Vehicle Reviews

BMW X1 - Review Of The Week

The X1, BMW's most compact sports utility vehicle, has been quite a success in the UK. This improved MK2 model aims to build on that, being smarter and better equipped and now offering the option of plug-in petrol power. Will this revitalised X1 continue to hit this segment's sweet spot?

The MK2 model X1 uses BMW's efficient generation of four-cylinder engines. Plus the brand's intelligent all-wheel-drive system, which distributes the engine's power between the front and rear axles as the situation requires, has been upgraded. Most buyers though, will be happy with front-wheel-drive. There's also a wide track, short overhangs and the usual 50:50 weight distribution.

The petrol range only comes with sDrive 2WD and starts with the 140hp 1.5-litre sDrive 18i model available with either a six-speed manual or a seven-speed dual clutch auto. The petrol alternative is the 2.0-litre X1 sDrive20i, which delivers a total power output of 192hp and can only be specified with a seven-speed Sport dual-clutch automatic. There's also an xDrive 25e petrol/electric plug-in hybrid version.

Most X1 sales though, are made with the two 2.0-litre diesel variants. There's a 150hp 2WD sDrive18d diesel version, offered with either sDrive 2WD or xDrive 4WD and available with an 8-speed Steptronic auto gearbox as an alternative to the usual slick 6-speed BMW manual stick shifter. Or you can have an xDrive-only 190bhp 4WD xDrive20d model, which comes only with eight-speed Sport automatic transmission that enables it to accelerate from zero to 62mph in 7.8s and go on to a top speed of 136mph.
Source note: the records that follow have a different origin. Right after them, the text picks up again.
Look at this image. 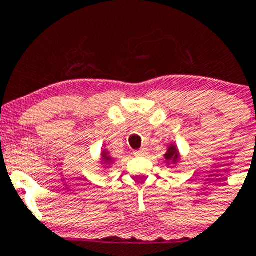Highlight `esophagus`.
<instances>
[{"label": "esophagus", "instance_id": "34e87169", "mask_svg": "<svg viewBox=\"0 0 256 256\" xmlns=\"http://www.w3.org/2000/svg\"><path fill=\"white\" fill-rule=\"evenodd\" d=\"M136 156H146V150H144V149H139V150H136Z\"/></svg>", "mask_w": 256, "mask_h": 256}]
</instances>
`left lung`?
Returning <instances> with one entry per match:
<instances>
[{
  "instance_id": "1",
  "label": "left lung",
  "mask_w": 256,
  "mask_h": 256,
  "mask_svg": "<svg viewBox=\"0 0 256 256\" xmlns=\"http://www.w3.org/2000/svg\"><path fill=\"white\" fill-rule=\"evenodd\" d=\"M164 158H166L168 162H173V163H176V162L178 160V150H176V146H169L168 152H166Z\"/></svg>"
}]
</instances>
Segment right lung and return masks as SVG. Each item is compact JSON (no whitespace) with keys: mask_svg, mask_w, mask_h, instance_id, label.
<instances>
[{"mask_svg":"<svg viewBox=\"0 0 256 256\" xmlns=\"http://www.w3.org/2000/svg\"><path fill=\"white\" fill-rule=\"evenodd\" d=\"M102 156H103V159H104V160H106V162H110V160H112V159H110V156H107V152H104V153H103V154H102Z\"/></svg>","mask_w":256,"mask_h":256,"instance_id":"obj_1","label":"right lung"}]
</instances>
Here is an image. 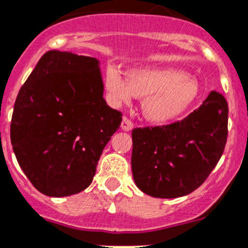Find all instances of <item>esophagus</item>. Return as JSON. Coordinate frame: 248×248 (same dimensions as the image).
<instances>
[{"mask_svg": "<svg viewBox=\"0 0 248 248\" xmlns=\"http://www.w3.org/2000/svg\"><path fill=\"white\" fill-rule=\"evenodd\" d=\"M121 128L124 129V131H131V129L133 128V122H132L128 117L124 116L121 122Z\"/></svg>", "mask_w": 248, "mask_h": 248, "instance_id": "esophagus-1", "label": "esophagus"}]
</instances>
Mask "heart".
Segmentation results:
<instances>
[{"label": "heart", "instance_id": "heart-1", "mask_svg": "<svg viewBox=\"0 0 248 248\" xmlns=\"http://www.w3.org/2000/svg\"><path fill=\"white\" fill-rule=\"evenodd\" d=\"M108 99L119 106L131 98L143 99L142 110L147 120L163 124L186 112L201 98L197 79L186 72L172 68H137L127 72L124 79L116 69H108L105 77Z\"/></svg>", "mask_w": 248, "mask_h": 248}]
</instances>
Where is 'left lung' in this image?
I'll return each mask as SVG.
<instances>
[{"instance_id": "8db88e82", "label": "left lung", "mask_w": 248, "mask_h": 248, "mask_svg": "<svg viewBox=\"0 0 248 248\" xmlns=\"http://www.w3.org/2000/svg\"><path fill=\"white\" fill-rule=\"evenodd\" d=\"M229 108L212 92L180 121L132 131V173L152 197L176 198L197 189L217 166L228 140Z\"/></svg>"}]
</instances>
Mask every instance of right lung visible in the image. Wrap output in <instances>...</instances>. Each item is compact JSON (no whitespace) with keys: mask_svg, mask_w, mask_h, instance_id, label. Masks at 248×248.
<instances>
[{"mask_svg":"<svg viewBox=\"0 0 248 248\" xmlns=\"http://www.w3.org/2000/svg\"><path fill=\"white\" fill-rule=\"evenodd\" d=\"M94 57L47 51L16 99L11 142L18 164L41 193L64 197L93 181L121 111L103 98Z\"/></svg>","mask_w":248,"mask_h":248,"instance_id":"1","label":"right lung"}]
</instances>
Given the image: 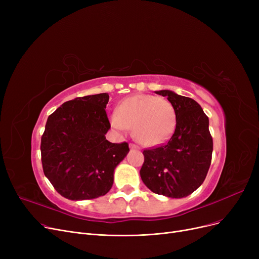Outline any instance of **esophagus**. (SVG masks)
<instances>
[{"instance_id": "34e87169", "label": "esophagus", "mask_w": 259, "mask_h": 259, "mask_svg": "<svg viewBox=\"0 0 259 259\" xmlns=\"http://www.w3.org/2000/svg\"><path fill=\"white\" fill-rule=\"evenodd\" d=\"M129 147H130L131 149H140L138 145H135V144H132V143H131V144H129Z\"/></svg>"}]
</instances>
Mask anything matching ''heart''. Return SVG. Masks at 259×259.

BMW X1 - Review Of The Week

This second generation X1 remains unmistakably a BMW and has been updated with a larger BMW kidney grille and standard full-LED headlights. The front bumper now boasts integral LED foglamps and all model variants feature larger air intakes. Another change can be found at the driver's-side exterior mirror, which projects a two-tone LED 'X1' image when the car is unlocked. At the rear, there are revised LED tail light and redesigned inlays on the apron. The four-cylinder variants get twin tailpipes.

Inside, the flat surfaces of the instrument panel and centre console controls are angled towards the driver, while the controls located in the lower section are surrounded by quality surfaces and are separated from the front passenger side by a smartly-designed bar. The updated interior details include contrast stitching on the instrument panel, which is black on its upper section and adopts the car's individual upholstery colour lower down. There's also an updated Navigation system with either an 8.8-inch screen or the optional 10.25-inch Touch Control Display. Either way, this allows access to the sixth generation of BMW's iDrive infotainment system that introduces touchscreen control for the Control Display alongside the iDrive Controller and optional intelligent voice control. A head-up display is also available. Boot capacity remains at a practical 505-litres. It can be upped to as much as 1,550-litres by folding down the standard 40:20:40 split rear seat. A 60:40 split-rear bench is an option that can come with individual elements able to slide the seat forward or back by up to 13cms.

And in summary? Well, yes there are smarter and more purposeful-looking SUVs and Crossovers you could buy for the same kind of money, but against those, this BMW offers a range of unique selling points. It's alone in this segment in offering the option of a rewarding rear-wheel drive layout. And a far smoother and more sophisticated 8-speed automatic gearbox. Plus you get ride quality that's arguably best in class.

It all adds up to a car now very well worth short-listing if you're looking for a satisfying ownership proposition amongst the many compact SUVs and Crossovers now on sale. It still isn't an obvious choice. But now, it's one you might just enjoy making.